Here's the thing with me and the religious thing. This is the flat-out truth: I find the religiosity and philosophy in the music. I don't find it anywhere else. Songs like "Let Me Rest on a Peaceful Mountain" or "I Saw the Light"—that's my religion. I don't adhere to rabbis, preachers, evangelists, all of that. I've learned more from the songs than I've learned from any of this kind of entity. The songs are my lexicon. I believe the songs.

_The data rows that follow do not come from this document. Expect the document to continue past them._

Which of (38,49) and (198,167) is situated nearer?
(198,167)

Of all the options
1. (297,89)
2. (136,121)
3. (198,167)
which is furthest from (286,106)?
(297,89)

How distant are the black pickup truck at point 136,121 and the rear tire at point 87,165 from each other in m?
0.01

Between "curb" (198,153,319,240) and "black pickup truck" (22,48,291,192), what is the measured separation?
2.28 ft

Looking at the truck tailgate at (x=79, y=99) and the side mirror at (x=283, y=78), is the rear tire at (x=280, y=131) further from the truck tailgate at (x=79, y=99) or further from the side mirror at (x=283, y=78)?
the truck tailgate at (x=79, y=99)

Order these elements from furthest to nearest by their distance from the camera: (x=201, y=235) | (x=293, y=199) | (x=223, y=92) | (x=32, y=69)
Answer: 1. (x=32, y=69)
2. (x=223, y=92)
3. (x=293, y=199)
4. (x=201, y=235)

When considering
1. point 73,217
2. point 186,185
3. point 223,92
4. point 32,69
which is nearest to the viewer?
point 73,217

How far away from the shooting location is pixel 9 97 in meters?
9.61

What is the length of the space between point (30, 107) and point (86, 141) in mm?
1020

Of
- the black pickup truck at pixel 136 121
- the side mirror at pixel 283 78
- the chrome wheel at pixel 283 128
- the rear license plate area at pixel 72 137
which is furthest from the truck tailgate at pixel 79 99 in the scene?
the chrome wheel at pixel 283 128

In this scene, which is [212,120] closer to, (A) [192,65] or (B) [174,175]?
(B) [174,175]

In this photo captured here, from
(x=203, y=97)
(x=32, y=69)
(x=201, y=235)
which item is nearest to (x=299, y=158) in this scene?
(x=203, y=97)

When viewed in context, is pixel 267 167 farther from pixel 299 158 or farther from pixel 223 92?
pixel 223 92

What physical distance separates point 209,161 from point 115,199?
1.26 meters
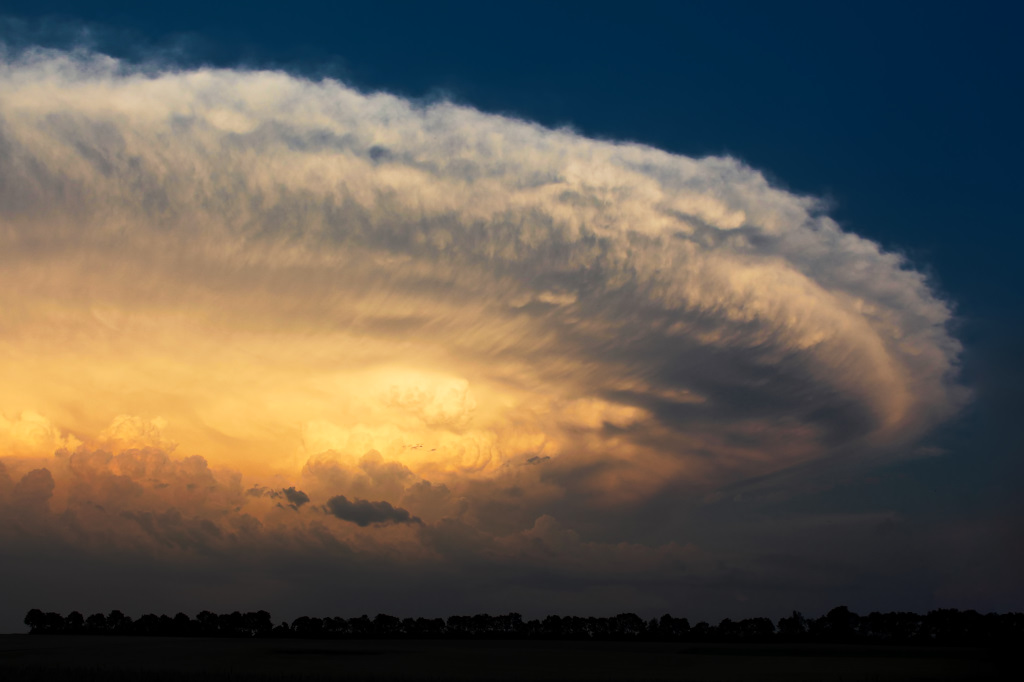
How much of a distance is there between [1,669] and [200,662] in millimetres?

That’s the kind of shit the Dylan stirs up on a daily basis in my life. It’s the kind of sentiments that never get old and never stop improving no matter where I'm living at the moment.


Michael said...

Ohhhhh are we counting dylan bootlegs? Shit. Would that mean that Belle and Sebastian BBC sessions would also count? Are you guys going to disrespect me for omitting Vampire Weekend/MGMT/TVOTR?

medina said...

Dammit, I really tried with No Age, I did, but I couldn't get into it. And I love distortion, you know this, I guess I just more like Smashing Pumpkins Mellon Collie distortion rather than fuzz.

Nick said...

Is that Belle and Sebastian BBC album good? I could see myself getting lost in that for a month.

Michael said...

I mean, it's Belle and Sebastian. So yes I love it.